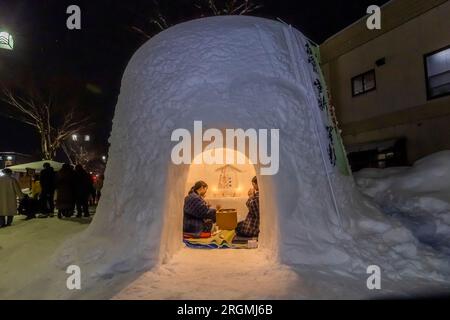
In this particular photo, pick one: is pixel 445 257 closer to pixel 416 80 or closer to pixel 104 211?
pixel 104 211

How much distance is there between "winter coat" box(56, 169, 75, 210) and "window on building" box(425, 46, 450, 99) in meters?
11.6

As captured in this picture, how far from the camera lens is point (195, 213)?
729cm

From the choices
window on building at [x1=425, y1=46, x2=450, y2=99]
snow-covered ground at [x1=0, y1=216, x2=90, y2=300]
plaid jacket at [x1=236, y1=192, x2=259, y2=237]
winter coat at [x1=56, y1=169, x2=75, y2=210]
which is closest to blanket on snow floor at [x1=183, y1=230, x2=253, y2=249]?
plaid jacket at [x1=236, y1=192, x2=259, y2=237]

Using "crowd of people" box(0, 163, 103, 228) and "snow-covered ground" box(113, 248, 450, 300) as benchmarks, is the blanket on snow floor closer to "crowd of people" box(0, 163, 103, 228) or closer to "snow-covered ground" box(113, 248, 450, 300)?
"snow-covered ground" box(113, 248, 450, 300)

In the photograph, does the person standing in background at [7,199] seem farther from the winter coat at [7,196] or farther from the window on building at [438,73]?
the window on building at [438,73]

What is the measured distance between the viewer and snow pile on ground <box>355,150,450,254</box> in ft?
18.8

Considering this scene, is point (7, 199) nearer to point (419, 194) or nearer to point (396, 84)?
point (419, 194)

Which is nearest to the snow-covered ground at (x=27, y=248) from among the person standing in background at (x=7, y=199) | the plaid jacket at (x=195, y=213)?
the person standing in background at (x=7, y=199)

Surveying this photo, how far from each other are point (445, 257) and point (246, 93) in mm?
3816

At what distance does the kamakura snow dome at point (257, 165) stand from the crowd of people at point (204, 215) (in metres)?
0.84

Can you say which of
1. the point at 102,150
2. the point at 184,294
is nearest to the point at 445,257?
the point at 184,294

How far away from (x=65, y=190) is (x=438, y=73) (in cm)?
1204

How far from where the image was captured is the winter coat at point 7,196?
859 centimetres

----

From the line with "Which is nearest" to the last line of the material, give every line again exactly, and only those lines.

● **Exercise answer**:
Which is nearest to the snow-covered ground at (x=27, y=248) from among the person standing in background at (x=7, y=199) | the plaid jacket at (x=195, y=213)?
the person standing in background at (x=7, y=199)

Surveying this photo, how far from each other are point (445, 257) and point (246, 93) in mm?
3816

At what distance does the kamakura snow dome at point (257, 165) stand from the crowd of people at point (204, 215) (in metres)?
0.84

Can you say which of
1. the point at 102,150
2. the point at 184,294
is nearest to the point at 445,257?
the point at 184,294

How far away from (x=65, y=190) is (x=438, y=73) (in cm)?
1204

How far from where the image was captured is the winter coat at point 7,196?
859 centimetres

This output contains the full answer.